>>>

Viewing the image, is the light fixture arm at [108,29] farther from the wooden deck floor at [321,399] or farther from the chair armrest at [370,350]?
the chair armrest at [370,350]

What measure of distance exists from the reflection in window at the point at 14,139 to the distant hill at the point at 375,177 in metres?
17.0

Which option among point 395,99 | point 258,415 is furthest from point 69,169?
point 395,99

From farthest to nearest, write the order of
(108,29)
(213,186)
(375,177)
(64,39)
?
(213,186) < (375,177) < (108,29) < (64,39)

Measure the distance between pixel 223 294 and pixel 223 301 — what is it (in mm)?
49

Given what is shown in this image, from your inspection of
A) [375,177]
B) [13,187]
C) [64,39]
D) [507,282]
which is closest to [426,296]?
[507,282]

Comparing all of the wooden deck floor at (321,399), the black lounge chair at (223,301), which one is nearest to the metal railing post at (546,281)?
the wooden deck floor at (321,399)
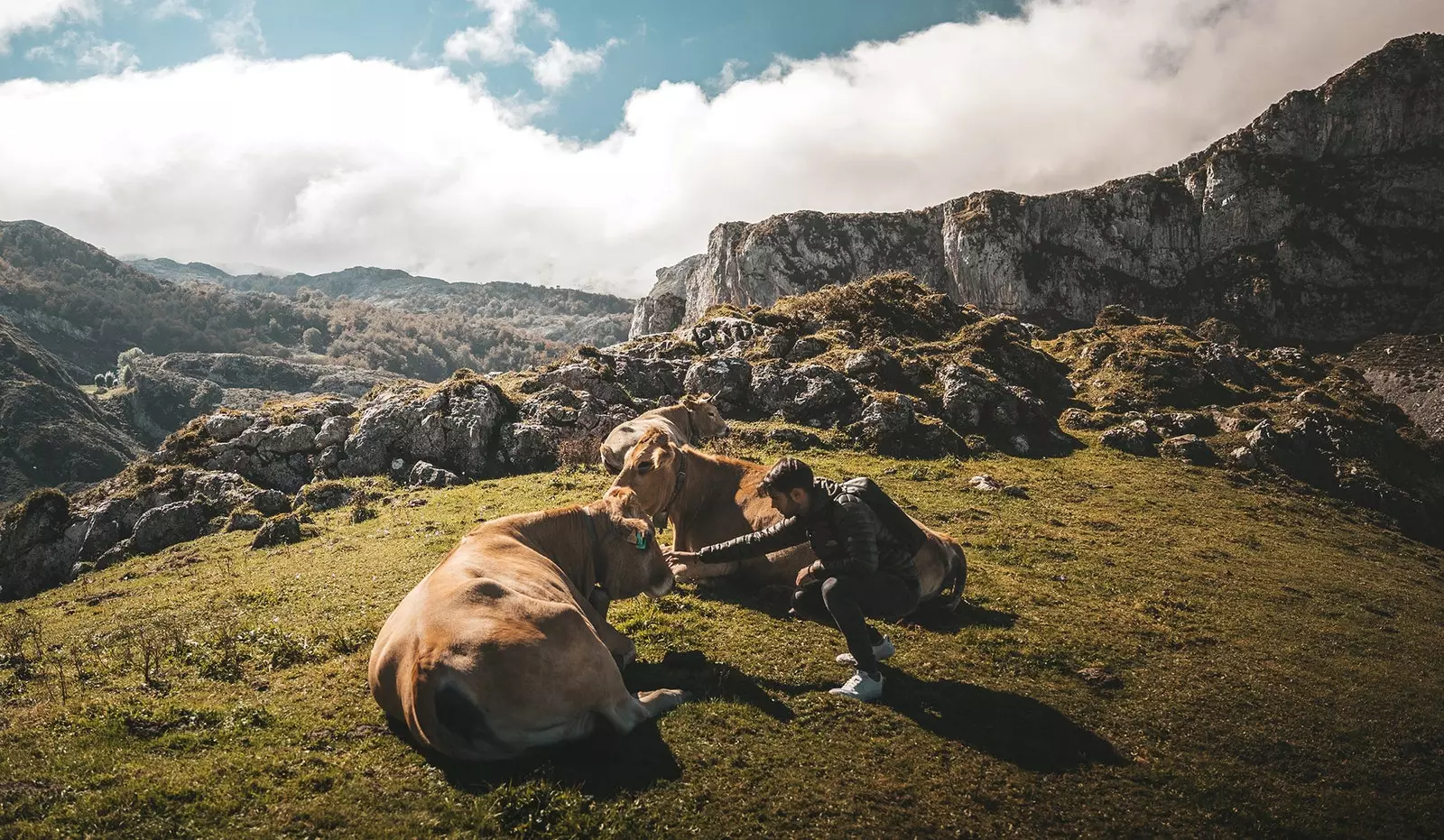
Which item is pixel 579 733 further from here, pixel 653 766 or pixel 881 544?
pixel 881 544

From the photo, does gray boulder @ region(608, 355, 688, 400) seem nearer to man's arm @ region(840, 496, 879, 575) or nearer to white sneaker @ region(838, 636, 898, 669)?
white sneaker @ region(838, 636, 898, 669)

<<<

• Aim: Transcribe the whole listing exactly. Pictures stay out of your copy.

• Task solution:
Viewing the image, is the light fixture arm at [108,29] farther from the wooden deck floor at [321,399] or farther from the chair armrest at [370,350]?
the chair armrest at [370,350]

What measure of distance exists from the reflection in window at the point at 14,139 to the distant hill at the point at 375,177 in metres?
17.0

Which option among point 395,99 | point 258,415 is furthest from point 69,169?
point 395,99

From farthest to nearest, write the order of
(108,29)
(213,186)
(375,177)
(64,39)
?
(213,186) < (375,177) < (108,29) < (64,39)

Measure the distance between pixel 223 294 and pixel 223 301 — what is it (in mm)?
49

Given what is shown in this image, from your inspection of
A) [375,177]
B) [13,187]
C) [64,39]
D) [507,282]
which is closest to [426,296]?
[507,282]

Comparing all of the wooden deck floor at (321,399), the black lounge chair at (223,301), which one is nearest to the metal railing post at (546,281)?
the wooden deck floor at (321,399)
Which item is pixel 579 733 further from here, pixel 653 766 or pixel 881 544?
pixel 881 544

From the photo, does gray boulder @ region(608, 355, 688, 400) seem nearer to man's arm @ region(840, 496, 879, 575) or nearer to white sneaker @ region(838, 636, 898, 669)?
white sneaker @ region(838, 636, 898, 669)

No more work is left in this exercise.